# ABOUT THIS EXERCISE:
Set down all of the entries exactly, leaving nothing out.

□ □ □ □ □

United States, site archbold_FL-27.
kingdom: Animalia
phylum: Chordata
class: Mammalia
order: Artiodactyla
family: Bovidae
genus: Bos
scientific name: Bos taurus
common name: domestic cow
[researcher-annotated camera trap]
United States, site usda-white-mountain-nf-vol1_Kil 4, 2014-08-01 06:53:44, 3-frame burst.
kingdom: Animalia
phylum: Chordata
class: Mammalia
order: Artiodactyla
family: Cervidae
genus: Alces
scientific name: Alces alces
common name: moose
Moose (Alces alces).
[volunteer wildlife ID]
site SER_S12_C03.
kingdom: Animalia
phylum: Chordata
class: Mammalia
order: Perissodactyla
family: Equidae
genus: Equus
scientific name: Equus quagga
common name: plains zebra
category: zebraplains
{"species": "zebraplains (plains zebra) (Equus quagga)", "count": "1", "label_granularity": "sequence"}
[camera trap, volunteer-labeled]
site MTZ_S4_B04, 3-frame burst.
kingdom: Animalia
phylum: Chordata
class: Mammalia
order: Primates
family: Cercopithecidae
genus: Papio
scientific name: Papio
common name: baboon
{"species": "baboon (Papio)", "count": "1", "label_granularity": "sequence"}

□ □ □ □ □

# SOLUTION TO THE PROBLEM:
United States, site archbold_FL-27.
kingdom: Animalia
phylum: Chordata
class: Mammalia
order: Artiodactyla
family: Bovidae
genus: Bos
scientific name: Bos taurus
common name: domestic cow
[researcher-annotated camera trap]
United States, site usda-white-mountain-nf-vol1_Kil 4, 2014-08-01 06:53:44, 3-frame burst.
kingdom: Animalia
phylum: Chordata
class: Mammalia
order: Artiodactyla
family: Cervidae
genus: Alces
scientific name: Alces alces
common name: moose
Moose (Alces alces).
[volunteer wildlife ID]
site SER_S12_C03.
kingdom: Animalia
phylum: Chordata
class: Mammalia
order: Perissodactyla
family: Equidae
genus: Equus
scientific name: Equus quagga
common name: plains zebra
category: zebraplains
{"species": "zebraplains (plains zebra) (Equus quagga)", "count": "1", "label_granularity": "sequence"}
[camera trap, volunteer-labeled]
site MTZ_S4_B04, 3-frame burst.
kingdom: Animalia
phylum: Chordata
class: Mammalia
order: Primates
family: Cercopithecidae
genus: Papio
scientific name: Papio
common name: baboon
{"species": "baboon (Papio)", "count": "1", "label_granularity": "sequence"}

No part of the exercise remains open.